When he had cleared the platter, he got out a single pipeful of tobacco, just as in the morning, turned round a stool into the chimney-corner, and sat a while smoking, with his back to me.
“Davie,” he said at length, “I’ve been thinking”; then he paused, and said it again. “There’s a wee bit siller that I half promised ye before ye were born,” he continued; “promised it to your father. O, naething legal, ye understand; just gentlemen daffing at their wine. Well, I keepit that bit money separate—it was a great expense, but a promise is a promise—and it has grown by now to be a maitter of just precisely—just exactly”—and here he paused and stumbled—“of just exactly forty pounds!” This last he rapped out with a sidelong glance over his shoulder; and the next moment added, almost with a scream, “Scots!”
The pound Scots being the same thing as an English shilling, the difference made by this second thought was considerable; I could see, besides, that the whole story was a lie, invented with some end which it puzzled me to guess; and I made no attempt to conceal the tone of raillery in which I answered—
“O, think again, sir! Pounds sterling, I believe!”
“That’s what I said,” returned my uncle: “pounds sterling! And if you’ll step out-by to the door a minute, just to see what kind of a night it is, I’ll get it out to ye and call ye in again.”

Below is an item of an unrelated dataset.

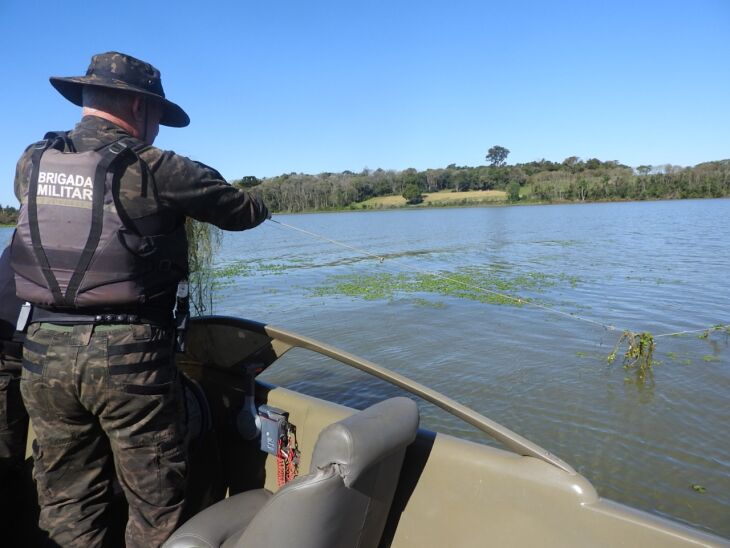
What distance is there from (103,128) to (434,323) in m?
9.98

I did his will, smiling to myself in my contempt that he should think I was so easily to be deceived. It was a dark night, with a few stars low down; and as I stood just outside the door, I heard a hollow moaning of wind far off among the hills. I said to myself there was something thundery and changeful in the weather, and little knew of what a vast importance that should prove to me before the evening passed.
When I was called in again, my uncle counted out into my hand seven-and-thirty golden guinea pieces; the rest was in his hand, in small gold and silver; but his heart failed him there and he crammed the change into his pocket.
“There,” said he, “that’ll show you! I’m a queer man, and strange wi’ strangers; but my word is my bond, and there’s the proof of it.”
Now, my uncle seemed so miserly that I was struck dumb by this sudden generosity, and could find no words in which to thank him.
“No’ a word!” said he. “Nae thanks; I want nae thanks. I do my duty; I’m no’ saying that everybody would have done it; but for my part (though I’m a careful body, too) it’s a pleasure to me to do the right by my brother’s son; and it’s a pleasure to me to think that now we’ll agree as such near friends should.”